• Instruction
Copy the blog post below on the four brothers who came to South America in full, from its date line through its final sentence, without changing anything.

___ Selected text ___

Tuesday, January 14, 2020

The Four Brothers That Came to South America – Part I

We have written about this before, but the history of the different locations for the Book of Mormon are secular in nature and rely more on assumptions and opinions than fact. The problem is, even in the secular area, theorists neglect or ignore the history of the area they promote.
    Take North America, as an example. There are no ancient references of the history or origins of the earliest people. Their stories of origin are deeply based in nature and are rich with the symbolism of seasons, weather, plants, animals, earth, water, fire, sky and the heavenly bodies. Some myths are connected to traditional religious rituals involving dance, music, songs, and trance. Those that mention human beings are closely connected to animals, including birds and reptiles, and often feature shape-shifting between animal and human form.

___ Data excerpts ___

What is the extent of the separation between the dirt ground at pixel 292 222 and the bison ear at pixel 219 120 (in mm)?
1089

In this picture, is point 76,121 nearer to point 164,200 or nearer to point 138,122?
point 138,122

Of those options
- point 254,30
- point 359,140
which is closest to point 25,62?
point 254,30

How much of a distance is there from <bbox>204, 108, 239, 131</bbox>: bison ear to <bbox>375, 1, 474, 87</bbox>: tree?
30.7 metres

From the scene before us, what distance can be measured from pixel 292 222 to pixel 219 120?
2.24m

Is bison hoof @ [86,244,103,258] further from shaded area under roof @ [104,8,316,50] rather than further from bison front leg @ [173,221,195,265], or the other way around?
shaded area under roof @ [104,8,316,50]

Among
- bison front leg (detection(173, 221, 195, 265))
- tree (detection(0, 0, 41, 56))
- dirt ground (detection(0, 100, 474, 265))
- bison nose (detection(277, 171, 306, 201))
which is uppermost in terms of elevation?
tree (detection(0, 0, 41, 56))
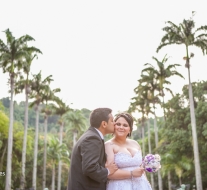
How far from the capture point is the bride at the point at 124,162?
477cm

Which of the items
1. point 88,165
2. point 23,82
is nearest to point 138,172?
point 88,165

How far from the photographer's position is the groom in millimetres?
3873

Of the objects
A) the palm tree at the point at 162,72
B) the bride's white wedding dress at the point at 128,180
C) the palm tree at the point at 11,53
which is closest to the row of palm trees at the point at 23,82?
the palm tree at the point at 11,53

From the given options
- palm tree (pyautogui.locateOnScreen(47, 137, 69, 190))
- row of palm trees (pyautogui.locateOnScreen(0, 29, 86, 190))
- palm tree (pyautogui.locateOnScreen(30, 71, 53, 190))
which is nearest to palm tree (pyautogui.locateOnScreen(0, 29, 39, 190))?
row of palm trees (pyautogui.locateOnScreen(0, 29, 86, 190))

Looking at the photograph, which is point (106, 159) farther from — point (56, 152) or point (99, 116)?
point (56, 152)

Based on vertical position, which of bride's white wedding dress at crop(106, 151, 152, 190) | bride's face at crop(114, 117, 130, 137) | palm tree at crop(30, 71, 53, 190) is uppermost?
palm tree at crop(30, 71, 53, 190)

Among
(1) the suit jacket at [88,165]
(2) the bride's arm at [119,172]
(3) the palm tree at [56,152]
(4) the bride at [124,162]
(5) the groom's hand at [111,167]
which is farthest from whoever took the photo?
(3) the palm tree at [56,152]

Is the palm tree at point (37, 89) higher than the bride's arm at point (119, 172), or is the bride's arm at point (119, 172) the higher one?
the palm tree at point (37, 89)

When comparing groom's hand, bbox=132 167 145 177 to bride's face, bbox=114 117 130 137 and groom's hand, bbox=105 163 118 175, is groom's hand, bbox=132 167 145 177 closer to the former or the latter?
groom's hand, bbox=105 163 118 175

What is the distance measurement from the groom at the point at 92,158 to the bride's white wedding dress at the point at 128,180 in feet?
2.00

___

• Exercise response
Tuesday, January 14, 2020

The Four Brothers That Came to South America – Part I

We have written about this before, but the history of the different locations for the Book of Mormon are secular in nature and rely more on assumptions and opinions than fact. The problem is, even in the secular area, theorists neglect or ignore the history of the area they promote.
    Take North America, as an example. There are no ancient references of the history or origins of the earliest people. Their stories of origin are deeply based in nature and are rich with the symbolism of seasons, weather, plants, animals, earth, water, fire, sky and the heavenly bodies. Some myths are connected to traditional religious rituals involving dance, music, songs, and trance. Those that mention human beings are closely connected to animals, including birds and reptiles, and often feature shape-shifting between animal and human form.